[Questions about scene geometry]
........

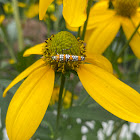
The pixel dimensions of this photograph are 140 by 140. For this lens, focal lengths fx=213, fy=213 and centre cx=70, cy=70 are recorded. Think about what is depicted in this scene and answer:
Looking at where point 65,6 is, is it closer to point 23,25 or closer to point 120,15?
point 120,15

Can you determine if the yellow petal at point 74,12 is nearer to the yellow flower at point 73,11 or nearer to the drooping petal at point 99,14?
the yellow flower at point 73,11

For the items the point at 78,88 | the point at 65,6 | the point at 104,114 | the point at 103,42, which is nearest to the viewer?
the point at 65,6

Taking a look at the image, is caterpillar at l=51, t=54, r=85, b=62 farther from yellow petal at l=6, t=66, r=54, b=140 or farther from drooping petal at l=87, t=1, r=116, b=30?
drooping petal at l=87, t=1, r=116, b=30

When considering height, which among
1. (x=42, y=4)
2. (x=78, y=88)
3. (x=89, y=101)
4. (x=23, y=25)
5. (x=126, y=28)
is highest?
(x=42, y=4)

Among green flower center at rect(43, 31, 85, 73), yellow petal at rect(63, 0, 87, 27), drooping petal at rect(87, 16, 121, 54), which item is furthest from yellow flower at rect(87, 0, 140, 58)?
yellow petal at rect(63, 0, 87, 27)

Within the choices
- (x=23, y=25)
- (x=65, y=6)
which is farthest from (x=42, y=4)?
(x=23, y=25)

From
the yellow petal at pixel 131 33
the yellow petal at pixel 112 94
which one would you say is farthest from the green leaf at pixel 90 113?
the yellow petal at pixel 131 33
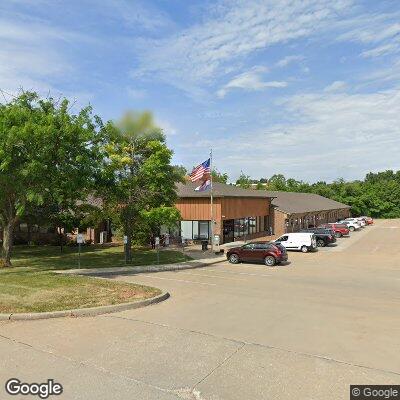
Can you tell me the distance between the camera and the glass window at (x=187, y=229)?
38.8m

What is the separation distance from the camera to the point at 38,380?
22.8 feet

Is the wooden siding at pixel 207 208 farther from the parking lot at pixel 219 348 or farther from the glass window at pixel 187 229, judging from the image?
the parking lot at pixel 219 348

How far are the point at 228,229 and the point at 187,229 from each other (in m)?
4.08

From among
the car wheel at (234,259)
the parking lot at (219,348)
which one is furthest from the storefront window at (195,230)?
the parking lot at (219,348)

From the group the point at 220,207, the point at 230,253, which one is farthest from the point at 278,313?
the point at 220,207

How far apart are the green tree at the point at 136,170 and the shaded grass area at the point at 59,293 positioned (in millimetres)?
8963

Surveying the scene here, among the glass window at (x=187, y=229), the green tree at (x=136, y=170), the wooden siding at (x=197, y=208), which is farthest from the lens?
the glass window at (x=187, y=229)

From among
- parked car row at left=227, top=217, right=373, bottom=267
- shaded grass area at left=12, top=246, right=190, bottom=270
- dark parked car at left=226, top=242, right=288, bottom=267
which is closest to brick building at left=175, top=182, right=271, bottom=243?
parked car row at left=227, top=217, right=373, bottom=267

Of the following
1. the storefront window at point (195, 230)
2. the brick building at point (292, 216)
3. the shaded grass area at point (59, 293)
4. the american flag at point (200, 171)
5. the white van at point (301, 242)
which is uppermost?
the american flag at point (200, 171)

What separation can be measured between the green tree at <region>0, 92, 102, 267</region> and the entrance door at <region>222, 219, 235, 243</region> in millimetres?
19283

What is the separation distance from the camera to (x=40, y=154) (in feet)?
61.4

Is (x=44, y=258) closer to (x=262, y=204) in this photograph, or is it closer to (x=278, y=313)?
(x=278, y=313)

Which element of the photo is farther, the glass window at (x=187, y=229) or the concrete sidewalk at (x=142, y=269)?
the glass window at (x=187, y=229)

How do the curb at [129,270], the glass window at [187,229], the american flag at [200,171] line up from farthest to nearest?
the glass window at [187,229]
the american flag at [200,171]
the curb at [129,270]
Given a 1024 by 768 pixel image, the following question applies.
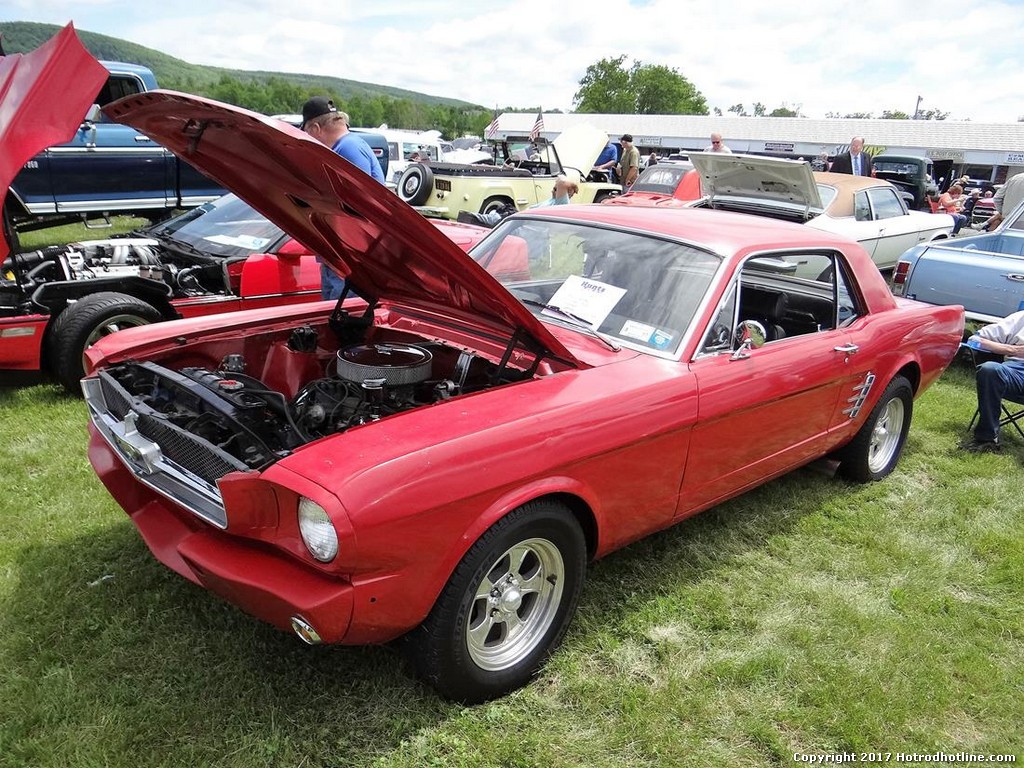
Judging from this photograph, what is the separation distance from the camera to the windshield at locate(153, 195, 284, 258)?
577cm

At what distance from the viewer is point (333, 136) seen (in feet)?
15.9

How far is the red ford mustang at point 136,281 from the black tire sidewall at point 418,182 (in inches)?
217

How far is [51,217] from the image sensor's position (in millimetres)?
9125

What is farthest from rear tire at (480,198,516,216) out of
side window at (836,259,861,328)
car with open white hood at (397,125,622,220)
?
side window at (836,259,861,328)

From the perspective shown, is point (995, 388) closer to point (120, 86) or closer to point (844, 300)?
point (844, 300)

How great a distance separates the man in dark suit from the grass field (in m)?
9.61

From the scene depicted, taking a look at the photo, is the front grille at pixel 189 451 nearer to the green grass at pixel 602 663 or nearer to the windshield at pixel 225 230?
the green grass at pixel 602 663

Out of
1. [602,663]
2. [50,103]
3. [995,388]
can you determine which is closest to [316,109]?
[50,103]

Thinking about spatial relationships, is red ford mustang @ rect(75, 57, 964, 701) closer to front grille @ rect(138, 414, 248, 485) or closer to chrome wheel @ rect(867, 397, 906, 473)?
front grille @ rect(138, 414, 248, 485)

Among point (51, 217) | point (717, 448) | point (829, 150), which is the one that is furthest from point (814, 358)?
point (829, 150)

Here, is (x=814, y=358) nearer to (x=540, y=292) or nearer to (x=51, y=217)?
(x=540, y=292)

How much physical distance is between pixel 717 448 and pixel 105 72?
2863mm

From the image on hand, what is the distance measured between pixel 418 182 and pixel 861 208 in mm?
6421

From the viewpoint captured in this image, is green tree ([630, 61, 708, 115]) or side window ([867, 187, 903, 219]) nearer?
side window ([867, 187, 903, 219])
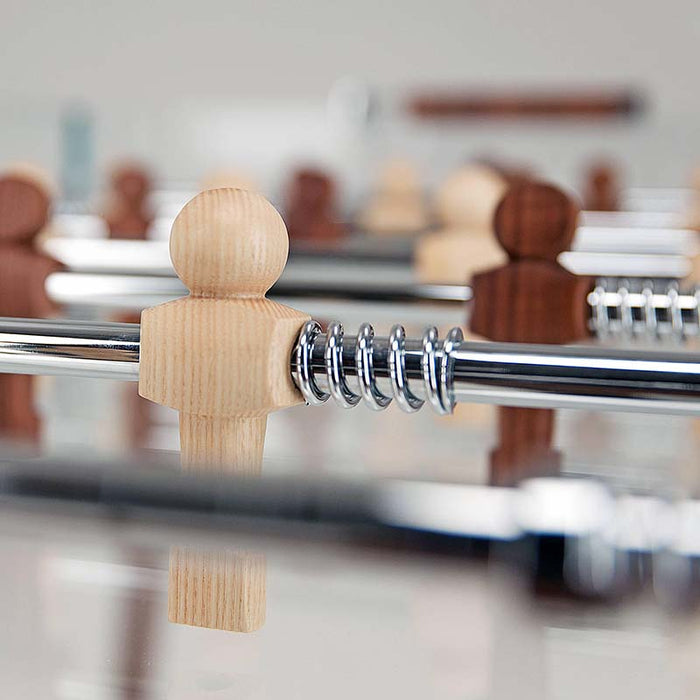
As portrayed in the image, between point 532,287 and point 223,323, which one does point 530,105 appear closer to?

........

• [INSTRUCTION]
The records above must be echoed exactly, minus their pictures.

• [SOLUTION BELOW]
The pixel dimensions of this photograph are 140 by 140. For this lens, focal lengths fx=213, fy=213 and centre cx=70, cy=70 are recorded. Think about what is depicted in this scene and answer:
Looking at where point 65,6 is, is it closer to point 23,25 or closer to point 120,15?
point 120,15

Can you determine if the yellow petal at point 74,12 is nearer to the yellow flower at point 73,11 or nearer to the drooping petal at point 99,14?
the yellow flower at point 73,11

For the items the point at 78,88 | the point at 65,6 | the point at 104,114 | the point at 103,42, which is nearest to the viewer?
the point at 65,6

Taking a look at the image, is caterpillar at l=51, t=54, r=85, b=62 farther from yellow petal at l=6, t=66, r=54, b=140 or farther from drooping petal at l=87, t=1, r=116, b=30?
drooping petal at l=87, t=1, r=116, b=30

When considering height, which among
1. (x=42, y=4)
2. (x=78, y=88)
3. (x=89, y=101)
4. (x=23, y=25)
5. (x=126, y=28)
is highest?
(x=42, y=4)

Among green flower center at rect(43, 31, 85, 73), yellow petal at rect(63, 0, 87, 27), drooping petal at rect(87, 16, 121, 54), which item is furthest from yellow flower at rect(87, 0, 140, 58)?
yellow petal at rect(63, 0, 87, 27)

Within the choices
- (x=23, y=25)
- (x=65, y=6)
which is farthest from (x=42, y=4)?
(x=23, y=25)

From
the yellow petal at pixel 131 33
the yellow petal at pixel 112 94
which one would you say is farthest from the green leaf at pixel 90 113?
the yellow petal at pixel 131 33
Can you tell me the distance between the camera and the glass window at (x=187, y=229)?
38.8m

What is the separation distance from the camera to the point at 38,380?
22.8 feet

Is the wooden siding at pixel 207 208 farther from the parking lot at pixel 219 348 or farther from the glass window at pixel 187 229, judging from the image?
the parking lot at pixel 219 348

How far are the point at 228,229 and the point at 187,229 from each other (in m)?
4.08

From among
the car wheel at (234,259)
the parking lot at (219,348)
which one is furthest from the storefront window at (195,230)?
the parking lot at (219,348)

From the group the point at 220,207, the point at 230,253, which one is farthest from the point at 278,313?
the point at 220,207

How far apart are the green tree at the point at 136,170 and the shaded grass area at the point at 59,293 positioned (in millimetres)?
8963

Surveying the scene here, among the glass window at (x=187, y=229), the green tree at (x=136, y=170), the wooden siding at (x=197, y=208), which is farthest from the lens?
the glass window at (x=187, y=229)

From among
- parked car row at left=227, top=217, right=373, bottom=267
- shaded grass area at left=12, top=246, right=190, bottom=270
- dark parked car at left=226, top=242, right=288, bottom=267
which is closest to brick building at left=175, top=182, right=271, bottom=243?
parked car row at left=227, top=217, right=373, bottom=267

Of the following
1. the storefront window at point (195, 230)
2. the brick building at point (292, 216)
3. the shaded grass area at point (59, 293)
4. the american flag at point (200, 171)
5. the white van at point (301, 242)
which is uppermost?
the american flag at point (200, 171)

What separation can be measured between the green tree at <region>0, 92, 102, 267</region> and the entrance door at <region>222, 219, 235, 243</region> in millimetres?
19283

What is the separation distance from the camera to (x=40, y=154) (in feet)?
61.4

Is (x=44, y=258) closer to (x=262, y=204) in this photograph, or is it closer to (x=278, y=313)?
(x=278, y=313)

Which element of the photo is farther, the glass window at (x=187, y=229) or the concrete sidewalk at (x=142, y=269)?
the glass window at (x=187, y=229)

How do the curb at [129,270], the glass window at [187,229], the american flag at [200,171] line up from farthest to nearest?
the glass window at [187,229]
the american flag at [200,171]
the curb at [129,270]
Given a 1024 by 768 pixel image, the following question applies.
Judging from this photograph, what is the separation distance from the camera to the windshield at locate(153, 195, 284, 258)?
577cm

At what distance from the viewer is point (333, 136) seen (in feet)?
15.9

How far is the red ford mustang at point 136,281 from the black tire sidewall at point 418,182 (in inches)?
217

How far is [51,217] from the image sensor's position (in millimetres)?
9125

What is farthest from rear tire at (480,198,516,216) out of
side window at (836,259,861,328)
car with open white hood at (397,125,622,220)
?
side window at (836,259,861,328)

From the perspective shown, is point (995, 388) closer to point (120, 86) or closer to point (844, 300)?
point (844, 300)

How great a distance separates the man in dark suit from the grass field (in m)?
9.61

From the scene depicted, taking a look at the photo, is the front grille at pixel 189 451 nearer to the green grass at pixel 602 663 or nearer to the windshield at pixel 225 230?
the green grass at pixel 602 663

Out of
1. [602,663]
2. [50,103]
3. [995,388]
can you determine which is closest to [316,109]?
[50,103]

Thinking about spatial relationships, is red ford mustang @ rect(75, 57, 964, 701) closer to front grille @ rect(138, 414, 248, 485) or closer to chrome wheel @ rect(867, 397, 906, 473)?
front grille @ rect(138, 414, 248, 485)

Among point (51, 217) | point (717, 448) | point (829, 150), which is the one that is furthest from point (814, 358)?
point (829, 150)

Here, is (x=814, y=358) nearer to (x=540, y=292) or nearer to (x=51, y=217)?
(x=540, y=292)

How much physical distance is between pixel 717 448 and pixel 105 72?
2863mm

From the image on hand, what is the distance measured between pixel 418 182 and pixel 861 208 in mm?
6421

From the viewpoint captured in this image, is green tree ([630, 61, 708, 115]) or side window ([867, 187, 903, 219]) nearer?
side window ([867, 187, 903, 219])
As portrayed in the image, between point 532,287 and point 223,323, which one does point 530,105 appear closer to?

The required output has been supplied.